Fatty acids (or their salts) often do not occur as such in biological systems. Instead fatty acids such as oleic acid occur as their esters, commonly triglycerides, which are the greasy materials in many natural oils. Oleic acid is the most common monounsaturated fatty acid in nature. It is found in fats (triglycerides), the phospholipids that make membranes, cholesterol esters, and wax esters.
Esters of azelaic acid find applications in lubrication and plasticizers.
The trans isomer of oleic acid is called elaidic acid or trans-9-octadecenoic acid. These isomers have distinct physical properties and biochemical properties. Elaidic acid, the most abundant trans fatty acid in diet, appears to have an adverse effect on health. A reaction that converts oleic acid to elaidic acid is called elaidinization.
In chemical analysis, fatty acids are separated by gas chromatography of their methyl ester derivatives. Alternatively, separation of unsaturated isomers is possible by argentation thin-layer chromatography.
Oleic acid is used as a component in many foods, in the form of its triglycerides. It is a component of the normal human diet, being a part of animal fats and vegetable oils.
Oleic acid as its sodium salt is a major component of soap as an emulsifying agent. It is also used as an emollient. Small amounts of oleic acid are used as an excipient in pharmaceuticals, and it is used as an emulsifying or solubilizing agent in aerosol products.
Oleic acid is used to induce lung damage in certain types of animals for the purpose of testing new drugs and other means to treat lung diseases. Specifically in sheep, intravenous administration of oleic acid causes acute lung injury with corresponding pulmonary edema.
Oleic acid is used as a soldering flux in stained glass work for joining lead came.

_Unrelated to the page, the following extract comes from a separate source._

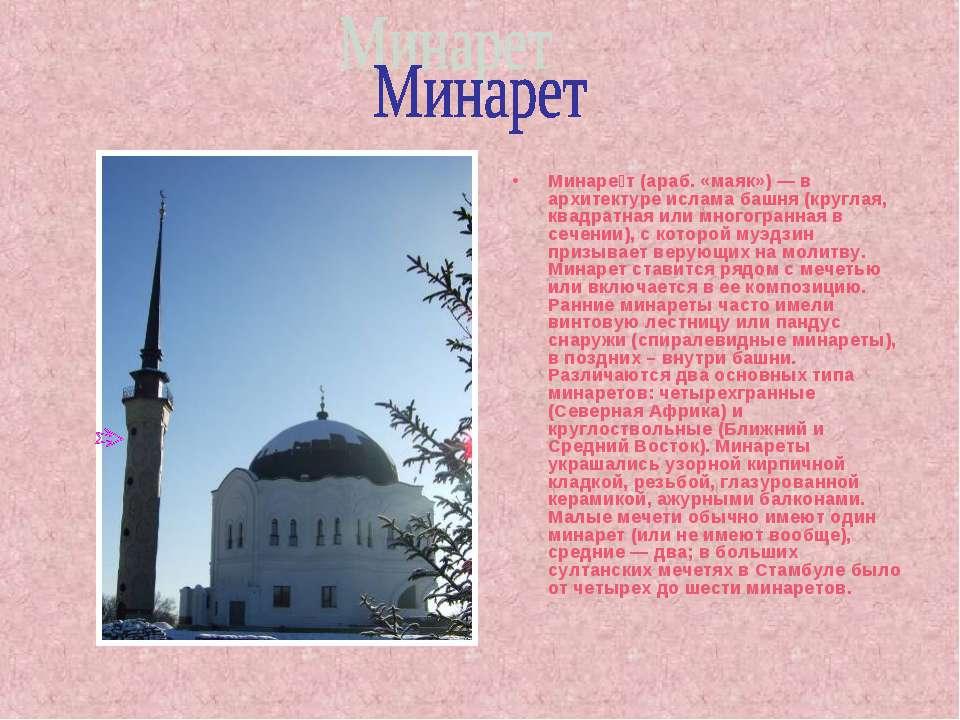 Минаре т (араб. «маяк»)— в архитектуре ислама башня (круглая, квадратная или...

The United States FDA has approved a health claim on reduced risk of coronary heart disease for high oleic (> 70% oleic acid) oils. Some oil plants have cultivars bred to increase the amount of oleic acid in the oils. In addition to providing a health claim, the heat stability and shelf life may also be improved, but only if the increase in monounsaturated oleic acid levels correspond to a substantial reduction in polyunsaturated fatty acid (especially α-Linolenic acid) content. When the saturated fat or trans fat in a fried food is replaced with a stable high oleic oil, consumers may be able to avoid certain health risks associated with consuming saturated fat and trans fat.